Website

Believe it or not, this website was coded from scratch, by me, and is hosted on a raspberry pi in my living room. I utilized bootstrap to make my website look acceptable on any size display. I wanted to learn about networking, so I bought a domain name and started off on my long, long journey to get to this point.

Journey

Idea

I had this novel idea that I wanted a website. I also thought it would be cool to have it hosted on my mineral oil cooled computer, which you can learn more about here. Long story short, I set up a LAMP server to handle the hosting and bought a domain at Namecheap. It all worked relatively well, other than some overheating problems I had with the computer. That said, the website I put up was far from perfect, and more an inside joke with my friends. If you want to see it, go here, but do yourself a favor and don't click the link. About a year later, I saw that having my own website could be a great way to market my skills to employers. I took that opportunity to revamp my website and make it something that I could be proud of.

Hardware

Bringing my website to a new level took more than just software. Although adequate for occasional use, the now 10 year old Dell tower was not in the greatest of shape. So I went with the next best thing, a Raspberry Pi. I began by setting up Raspbian with NGINX. I used this very helpful guide for reference.

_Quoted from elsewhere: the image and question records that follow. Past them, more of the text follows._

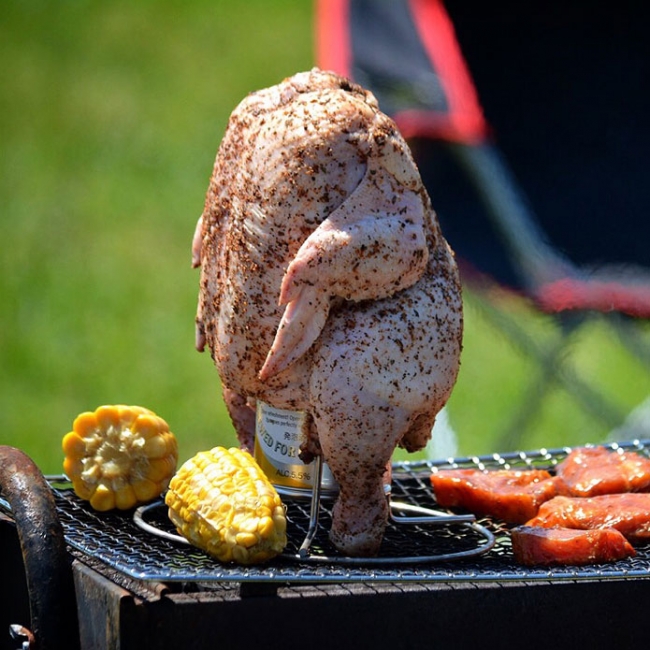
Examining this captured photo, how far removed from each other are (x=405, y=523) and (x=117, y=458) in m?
0.77

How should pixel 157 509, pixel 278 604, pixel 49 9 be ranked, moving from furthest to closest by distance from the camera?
pixel 49 9 < pixel 157 509 < pixel 278 604

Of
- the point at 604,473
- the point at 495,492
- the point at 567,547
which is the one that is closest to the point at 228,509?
the point at 567,547

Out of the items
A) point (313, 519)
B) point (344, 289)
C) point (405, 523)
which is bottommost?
point (405, 523)

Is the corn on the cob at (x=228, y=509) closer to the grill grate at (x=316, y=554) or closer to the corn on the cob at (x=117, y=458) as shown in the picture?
the grill grate at (x=316, y=554)

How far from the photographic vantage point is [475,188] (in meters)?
5.51

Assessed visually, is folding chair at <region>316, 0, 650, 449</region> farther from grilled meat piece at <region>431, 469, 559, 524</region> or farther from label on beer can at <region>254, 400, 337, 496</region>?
label on beer can at <region>254, 400, 337, 496</region>

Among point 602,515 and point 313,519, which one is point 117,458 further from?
point 602,515

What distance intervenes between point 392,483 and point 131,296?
5.31m

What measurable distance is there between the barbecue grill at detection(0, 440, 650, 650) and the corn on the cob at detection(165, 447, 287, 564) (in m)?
0.05

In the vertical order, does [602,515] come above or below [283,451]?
below

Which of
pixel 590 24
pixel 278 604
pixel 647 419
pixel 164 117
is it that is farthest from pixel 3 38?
pixel 278 604

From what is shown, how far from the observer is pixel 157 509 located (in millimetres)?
3441

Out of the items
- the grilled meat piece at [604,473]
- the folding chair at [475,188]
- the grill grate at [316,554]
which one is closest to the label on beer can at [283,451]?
the grill grate at [316,554]

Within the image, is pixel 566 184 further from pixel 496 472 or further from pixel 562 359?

I chose to use NGINX instead of APACHE because of its focus on doing the most with minimal hardware like the raspberry pi.

Programming

Although hardware was needed for the project, the main aspect of revamping my site was on the software side. Namely where to begin. I started by looking at well designed websites. I found a few that I liked the look of. This and this were my favorites and the main ones I based my design off of. I also had heard of Bootstrap from a friend and decided to give it a try as well. From a mixture of trial and error, as well as sample code, I was able to make my template. With the template, I began to add content like the page you are reading right now. Overall, the design process was a fun and frustrating experience that I had never had before.

Features

Navbar

It just completes the look. I chose to put my logo on the bar, so wherever you go on the page, you can see it. At first I settled on a navbar that started lower on the page and stuck to the top as you scrolled past. I didn't like this design because it only looked good on my home page which had the nice header with my picture. I changed it to the static-top-bar so it could be consistent on every page, despite not having much functionality.

Project Pages

For these, I didn't just want to have a list of centered pictures with links. I got the idea to do a tile design from one of the websites I linked to above.

Footer

At first I contemplated putting my contact info on a section on the home page, but decided to put it in the footer so it would be on every page and easier to find. The copyright was a nice touch too.

Theme

For the theme, I chose neutral colors mainly because they never look bad. Light and dark grey look much better than white and black, and have a little more class than a bunch of random colors. I chose to center everything in a small column because otherwise the page starts to feel crowded and unprofessional.

Conclusion

The final product is what you see here and now. Hackerlife.tech is a constantly changing and evolving thing as it was since I began the project. I hope to come back to this project multiple times in my life to test out the new skills I have gained. But this is where it stands: a portfolio for my greatest achievements in tech.